I look at it this way.

Readers read. So they're looking for a new read according to their own cycle.

A lot of readers read a book a day.

I release a book roughly every 8-10 weeks. So say 60 days. My book comes out today, and people buy it because they want their next fix of my universe. Tomorrow they buy or read something else. For the next 58 days after, they buy or read something else.

Now if today they've already bought some other book when they find out mine is out there, they'll buy it tomorrow. Or next week. But they will buy it sometime in the near future, within that 60 days before the next one.

The point is though, for each person who buys my book today, for the next 59 days they will buy someone else's book.
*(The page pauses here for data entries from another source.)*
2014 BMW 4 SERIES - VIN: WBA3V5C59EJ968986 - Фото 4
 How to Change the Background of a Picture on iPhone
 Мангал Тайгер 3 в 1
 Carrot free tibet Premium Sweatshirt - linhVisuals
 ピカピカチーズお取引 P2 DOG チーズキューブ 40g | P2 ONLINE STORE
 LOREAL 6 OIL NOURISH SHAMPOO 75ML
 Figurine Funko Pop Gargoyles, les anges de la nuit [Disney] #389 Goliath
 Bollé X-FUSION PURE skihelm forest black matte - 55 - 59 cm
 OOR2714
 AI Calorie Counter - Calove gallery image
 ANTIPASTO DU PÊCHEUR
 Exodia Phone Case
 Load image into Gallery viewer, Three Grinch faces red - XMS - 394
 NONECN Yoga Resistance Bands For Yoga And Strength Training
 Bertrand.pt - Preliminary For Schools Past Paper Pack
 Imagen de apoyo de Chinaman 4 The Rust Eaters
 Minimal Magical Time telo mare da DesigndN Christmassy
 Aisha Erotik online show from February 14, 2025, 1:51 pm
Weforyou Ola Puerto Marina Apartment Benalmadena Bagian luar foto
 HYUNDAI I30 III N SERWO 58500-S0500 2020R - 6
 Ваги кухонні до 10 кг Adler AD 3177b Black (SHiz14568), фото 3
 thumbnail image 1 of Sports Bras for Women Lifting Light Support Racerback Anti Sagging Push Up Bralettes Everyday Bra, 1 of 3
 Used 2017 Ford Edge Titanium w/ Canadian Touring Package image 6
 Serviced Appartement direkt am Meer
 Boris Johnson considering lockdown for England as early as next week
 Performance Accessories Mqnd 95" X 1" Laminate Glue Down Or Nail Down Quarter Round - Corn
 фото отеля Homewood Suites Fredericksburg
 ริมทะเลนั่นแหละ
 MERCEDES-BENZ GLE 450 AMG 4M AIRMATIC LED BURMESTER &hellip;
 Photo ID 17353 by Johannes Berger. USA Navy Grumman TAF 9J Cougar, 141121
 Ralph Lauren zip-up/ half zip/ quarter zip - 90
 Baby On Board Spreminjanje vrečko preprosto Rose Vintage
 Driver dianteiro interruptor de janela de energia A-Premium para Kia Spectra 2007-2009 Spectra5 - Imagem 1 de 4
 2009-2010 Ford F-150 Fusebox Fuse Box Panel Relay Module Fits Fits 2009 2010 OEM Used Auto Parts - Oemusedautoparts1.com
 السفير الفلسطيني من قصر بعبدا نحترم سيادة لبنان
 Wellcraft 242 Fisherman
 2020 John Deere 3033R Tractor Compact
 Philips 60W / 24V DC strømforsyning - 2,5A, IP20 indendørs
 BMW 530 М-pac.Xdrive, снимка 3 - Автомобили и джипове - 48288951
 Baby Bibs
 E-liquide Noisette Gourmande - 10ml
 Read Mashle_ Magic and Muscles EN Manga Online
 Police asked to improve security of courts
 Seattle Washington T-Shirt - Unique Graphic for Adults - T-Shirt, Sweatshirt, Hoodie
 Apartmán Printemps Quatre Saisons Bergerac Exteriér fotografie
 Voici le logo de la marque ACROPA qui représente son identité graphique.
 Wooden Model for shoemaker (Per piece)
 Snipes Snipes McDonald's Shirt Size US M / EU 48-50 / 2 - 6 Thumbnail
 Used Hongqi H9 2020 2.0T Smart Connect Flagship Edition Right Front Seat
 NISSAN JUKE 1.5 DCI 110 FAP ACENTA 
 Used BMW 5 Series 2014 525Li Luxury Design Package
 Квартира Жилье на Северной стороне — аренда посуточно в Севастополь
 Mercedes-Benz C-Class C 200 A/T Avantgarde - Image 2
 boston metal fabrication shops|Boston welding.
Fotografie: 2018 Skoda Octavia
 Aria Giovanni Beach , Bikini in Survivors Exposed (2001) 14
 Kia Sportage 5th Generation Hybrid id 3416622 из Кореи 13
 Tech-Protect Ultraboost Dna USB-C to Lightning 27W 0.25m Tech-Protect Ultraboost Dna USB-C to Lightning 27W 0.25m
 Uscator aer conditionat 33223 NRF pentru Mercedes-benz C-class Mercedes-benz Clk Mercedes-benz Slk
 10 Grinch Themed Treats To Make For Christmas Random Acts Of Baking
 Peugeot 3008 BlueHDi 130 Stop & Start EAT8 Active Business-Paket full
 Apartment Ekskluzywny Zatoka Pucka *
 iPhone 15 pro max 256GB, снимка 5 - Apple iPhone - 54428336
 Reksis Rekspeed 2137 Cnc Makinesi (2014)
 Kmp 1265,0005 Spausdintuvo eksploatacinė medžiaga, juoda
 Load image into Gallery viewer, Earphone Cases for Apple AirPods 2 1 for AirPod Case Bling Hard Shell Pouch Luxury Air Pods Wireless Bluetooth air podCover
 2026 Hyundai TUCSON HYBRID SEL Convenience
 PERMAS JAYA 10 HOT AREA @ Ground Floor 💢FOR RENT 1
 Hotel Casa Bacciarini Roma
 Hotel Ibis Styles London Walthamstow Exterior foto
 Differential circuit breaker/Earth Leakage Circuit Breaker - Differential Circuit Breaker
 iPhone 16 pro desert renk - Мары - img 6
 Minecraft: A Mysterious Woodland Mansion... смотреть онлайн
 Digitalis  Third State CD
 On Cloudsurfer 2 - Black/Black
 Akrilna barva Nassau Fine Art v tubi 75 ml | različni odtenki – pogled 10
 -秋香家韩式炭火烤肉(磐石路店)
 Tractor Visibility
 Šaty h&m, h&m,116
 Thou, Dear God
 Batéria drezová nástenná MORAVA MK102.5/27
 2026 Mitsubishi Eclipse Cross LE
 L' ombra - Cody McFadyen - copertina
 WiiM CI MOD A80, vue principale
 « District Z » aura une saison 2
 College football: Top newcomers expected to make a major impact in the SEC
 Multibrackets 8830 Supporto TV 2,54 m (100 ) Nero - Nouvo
So my biggest fans, are still shared among 60 authors. But it isn't 60 authors, because each fan will buy from different authors. It might be 600.

There is no pie. There is no competition.

Its a lake, and the lake is huge, and getting bigger. But the trick is not to settle to the bottom, but to float somewhere near the top, where those looking for their next read between the releases of the authors they always buy, can find you.

Pricing is only one aspect of it. The fact Trads have no idea how to use keywords to get into additional categories is another.

If Trads bring their prices down to 4.99, it means people who buy trad books will suddenly be able to buy 2 or 3 books with the same money they spend now for each book, and suddenly the price point isn't there, so they'll start looking at Indie books without even knowing they are Indie books.

Knock the high price points out of the market, and suddenly there is a lot of spare cash out there to buy even more books with.